Arab world

Iran nuke deal clinched

 

 

Major powers clinched a historic deal yesterday aimed at ensuring Iran does not obtain the nuclear bomb, opening up Tehran’s stricken economy and potentially ending decades of bad blood with the West, reports AFP.

Reached on day 18 of marathon talks in Vienna, the accord is aimed at ending a 13-year standoff over Iran’s nuclear ambitions after repeated diplomatic failures and threats of military action.

It was hailed by Iran and the European Union as a new chapter of hope for the world but branded a “historic mistake” by the Islamic republic’s archfoe Israel.

“I think this is a sign of hope for the entire world and we all know this is very much needed in this time,” EU foreign policy chief Federica Mogherini said at the start of a final meeting to formally sign off on the accord.”

It is a decision that can open the way to a new chapter in international relations and show that diplomacy, coordination, cooperation can
overcome decades of tensions and confrontation.”

Iranian Foreign Minister Mohammad Javad Zarif said the agreement, which will provide sanctions relief for Tehran’s crippled economy, was a “historic moment”.”We are reaching an agreement that is not perfect for anybody but it is what we could accomplish and it is an important achievement for all of us,” he said.

“We are starting a new chapter of hope.” The deal puts strict limits on Iran’s nuclear activities for at least a decade and calls for stringent UN oversight, with world powers hoping that this will make any dash to make an atomic bomb virtually impossible.

In return, painful international sanctions that have slashed the oil exports of OPEC’s fifth-largest producer by a quarter and choked its economy will be lifted and billions of dollars in frozen assets unblocked.

The deal — which was built on a framework first hammered out in April — is US President Barack Obama’s crowning foreign policy achievement
six years after he told Iran’s leaders that if they “unclench their fist, they will find an extended hand from us”. It also the fruit of his Iranian counterpart Hassan Rouhani’s attempts since his election in 2013 to end Iran’s isolation 35 years after the Islamic revolution.

Iranian President Hassan Rouhani said a nuclear deal sealed with world powers on Tuesday will open “new horizons” now that “this unnecessary crisis” has been resolved.

In a message on his Twitter account, Rouhani said the successful talks had shown “constructive engagement works.” There can now be “a focus on shared challenges”, he added, alluding to Sunni Muslim extremists of the Islamic State group, who from their base in Iraq and Syria are launching attacks on both Shiite and Western targets worldwide.

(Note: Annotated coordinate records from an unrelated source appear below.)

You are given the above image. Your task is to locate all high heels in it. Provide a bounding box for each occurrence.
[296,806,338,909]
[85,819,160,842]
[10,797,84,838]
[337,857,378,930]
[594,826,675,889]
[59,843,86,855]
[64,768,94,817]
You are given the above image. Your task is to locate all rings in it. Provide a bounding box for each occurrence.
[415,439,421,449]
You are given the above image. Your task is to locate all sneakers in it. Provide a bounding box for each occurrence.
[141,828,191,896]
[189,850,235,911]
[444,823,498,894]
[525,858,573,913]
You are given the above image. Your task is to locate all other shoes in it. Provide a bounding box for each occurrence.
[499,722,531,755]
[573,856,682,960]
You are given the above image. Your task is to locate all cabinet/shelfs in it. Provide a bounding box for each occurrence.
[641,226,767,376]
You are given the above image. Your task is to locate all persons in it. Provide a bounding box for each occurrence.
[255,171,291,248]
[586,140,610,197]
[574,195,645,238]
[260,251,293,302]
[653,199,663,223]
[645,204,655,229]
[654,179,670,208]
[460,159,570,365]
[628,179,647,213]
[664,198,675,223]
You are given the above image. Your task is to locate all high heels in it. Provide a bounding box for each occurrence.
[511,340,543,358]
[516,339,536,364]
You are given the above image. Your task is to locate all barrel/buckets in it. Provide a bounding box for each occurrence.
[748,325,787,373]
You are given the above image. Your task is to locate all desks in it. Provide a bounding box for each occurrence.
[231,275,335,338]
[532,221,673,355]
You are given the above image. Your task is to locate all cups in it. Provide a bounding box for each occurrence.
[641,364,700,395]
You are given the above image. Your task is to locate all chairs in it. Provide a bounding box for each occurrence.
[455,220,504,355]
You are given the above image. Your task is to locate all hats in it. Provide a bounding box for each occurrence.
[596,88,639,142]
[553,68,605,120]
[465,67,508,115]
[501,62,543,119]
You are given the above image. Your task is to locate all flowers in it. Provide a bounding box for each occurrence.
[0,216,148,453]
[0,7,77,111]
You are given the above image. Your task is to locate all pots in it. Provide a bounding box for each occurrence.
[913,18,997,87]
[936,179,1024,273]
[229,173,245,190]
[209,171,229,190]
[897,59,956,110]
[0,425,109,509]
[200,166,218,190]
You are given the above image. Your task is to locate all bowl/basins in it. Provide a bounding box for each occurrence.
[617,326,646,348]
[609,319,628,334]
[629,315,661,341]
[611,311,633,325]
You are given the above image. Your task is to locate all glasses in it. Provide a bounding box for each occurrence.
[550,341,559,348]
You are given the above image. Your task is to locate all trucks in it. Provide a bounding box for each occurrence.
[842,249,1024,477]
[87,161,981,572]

Meanwhile, Israeli Prime Minister Benjamin Netanyahu said a nuclear deal concluded between major powers and Iran on Tuesday was “a historic mistake for the world.” “In every area where it was supposed to prevent Iran attaining nuclear arms capability, there were huge compromises,” his office quoted him as saying at the start of a meeting with Dutch Foreign Minister Bert Koenders.

The agreement may lead to more cooperation between Tehran and Washington at a particularly explosive time in the Middle East with the emergence last year of the Islamic State group, a common enemy, which controls swathes of Syria and Iraq. Erasing decades of enmity will be tough, however, as seen in supreme leader Ayatollah Ali Khamenei’s July 11 comments about US “arrogance” and the burning of US and Israeli flags last week.

“US is perfect instance of Arrogance. Prepare yourselves for more fight against Arrogance,” Khamenei was quoted as saying on his English-language Twitter account — off-limits for Iranians. The prospect of better US-Iran relations alarms Saudi Arabia and other Sunni-ruled Gulf Arab states, which are deeply suspicious of Shiite Iran and accused it of stoking unrest in Syria, Yemen and elsewhere.

Israel, widely assumed to be the region’s only nuclear-armed state and which has never ruled out bombing Iran, is also unsettled, seeing the deal as too weak to stop its arch foe getting the bomb.

Israeli Prime Minister Benjamin Netanyahu on Tuesday called the deal “a historic mistake for the world.” Many in the United States agree, not least Obama’s Republican opponents who control Congress, which will have 60 days to review the agreement. During this time Obama cannot waive Congressional sanctions, which for Iran are the most painful.

The deal will prove a “hard sell” in the US Congress, top Republican and Senate Majority Leader Mitch McConnell said in an interview broadcast Sunday. “It appears as if the administration’s approach to this was to reach whatever agreement the Iranians are willing to enter into,” McConnell told Fox News Sunday.

These opponents, backed by legions of lobbyists, are set to launch an intense campaign to try and secure a two-thirds majority to override a presidential veto and scupper the deal. “Selling the deal back home is likely going to be as much of an uphill battle for the parties as its sealing was,”

International Crisis Group analyst Ali Vaez told AFP. And even if the agreement gets past Congress — the Iranian parliament and the UN Security Council also have to approve it — implementing the accord could be a rough ride.